Aug 07, 2017 News
Speaker of the National Assembly, Dr. Barton Scotland on Friday disallowed an attempt by Member of Parliament, Anil Nandlall to question government about the rental of houses for Ministers.
Nandlall presented a series of questions without notice.
But the questions were disallowed by the Speaker on the grounds “that they were not urgent and did not relate to the business of the sitting of the House.”
Nandlall told this newspaper that he views this as “Another exhibition of the Speaker exercising undue censorship over opposition’s right to question and scrutinize Government’s spending.”
Nandlall’s questions were titled “Expenditure on Rental of Ministers’ Residences.” They were directed to Minister of Finance Winston Jordan.

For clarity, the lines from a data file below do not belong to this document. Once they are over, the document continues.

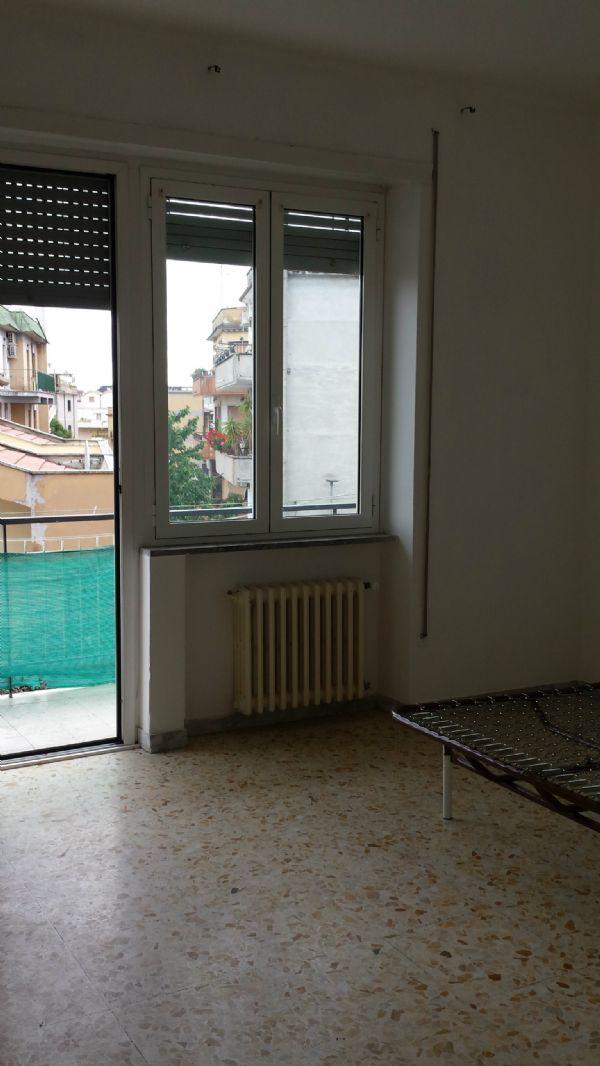 Bilocale Guidonia Montecelio Piazza Piazza Francesco Baracca 6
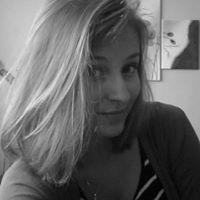 Evie Mikulecka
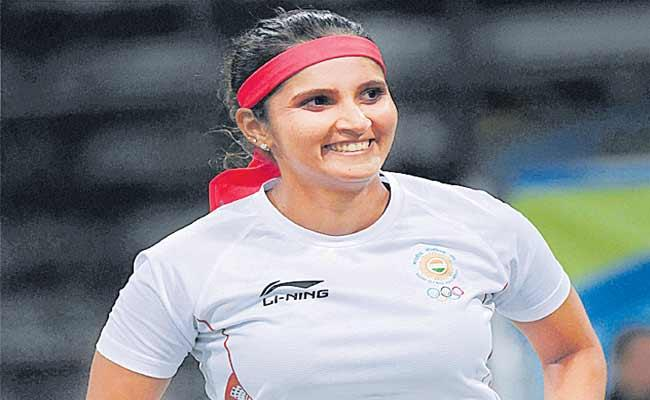 Sania Mirza Returns To Indian Fed Cup Team After Four Years - Sakshi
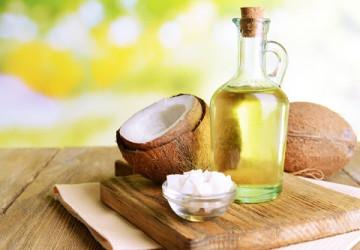 Trị hôi miệng bằng dầu dừa để bạn có hơi thở thơm mát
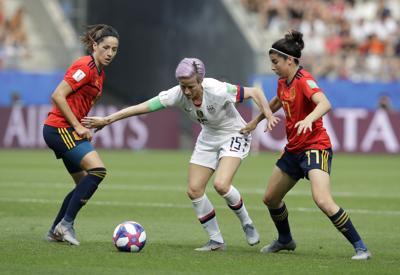 U.S. slips past Spain, advances to World Cup quarterfinals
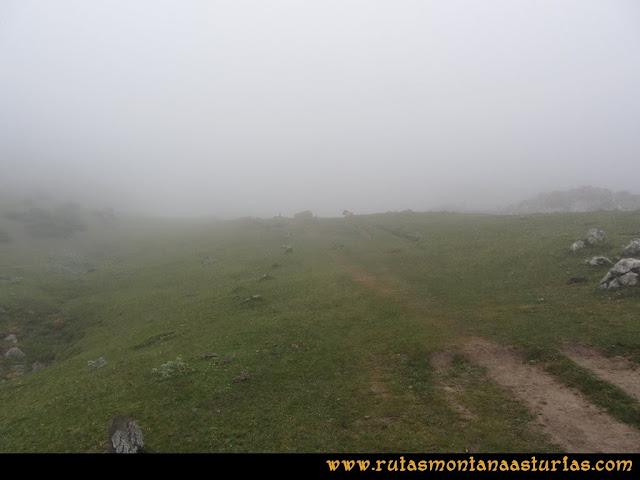 Mirador de Ordiales y Cotalba: Camino a Vegarredonda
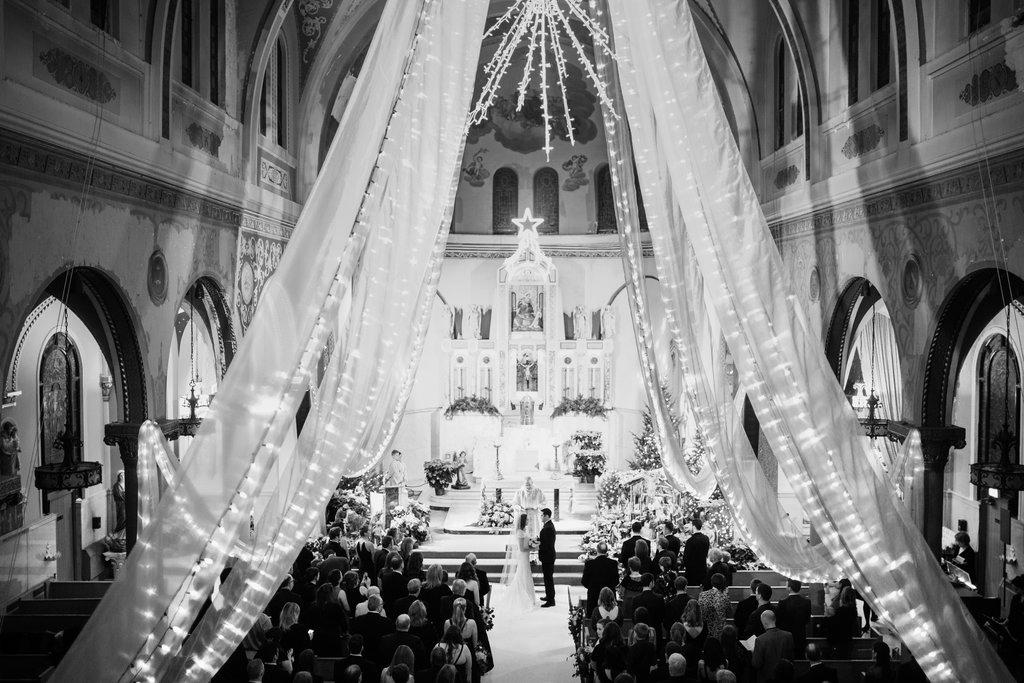 chicago-wedding-morgan-manufacturing-27.jpg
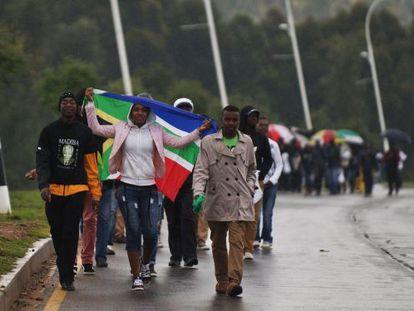 Decenas de sudafricanos salen del estadio tras la ceremonia.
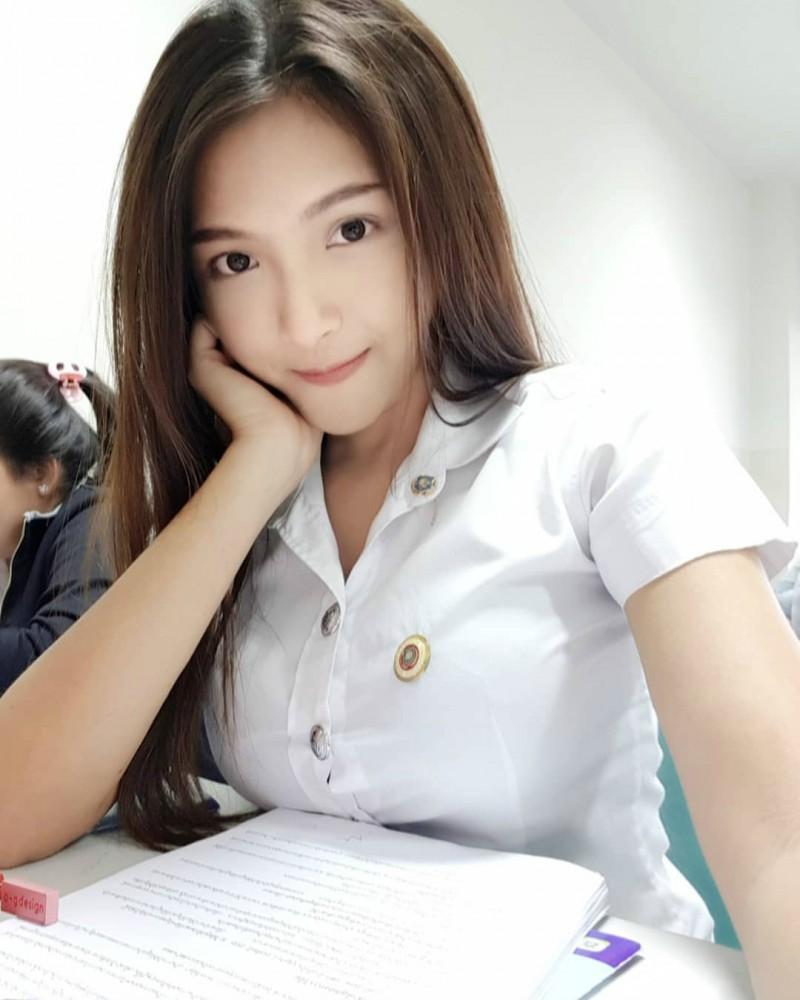 泰国性感正妹Maneeya 小蛮腰细到不科学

Nandlall sought to have Jordan inform the National Assembly which, if any, of the housing rental contracts for ministers were considered or approved by the Ministry of Finance and or the National Procurement and Tender Administration Board (NPTAB). He also asked that Jordan provide the House with the relevant documentation on the approvals of the ministry or NPTAB on these matters.
Nandlall questioned, too whether the government’s policy on the rental and rates of accommodation for ministers was/is guided by fiscal availability and budgetary considerations, as well as, which agencies’ budgets in the 2015, 2016 and 2017 budgets made provision for the expenditure and under which sub-heads.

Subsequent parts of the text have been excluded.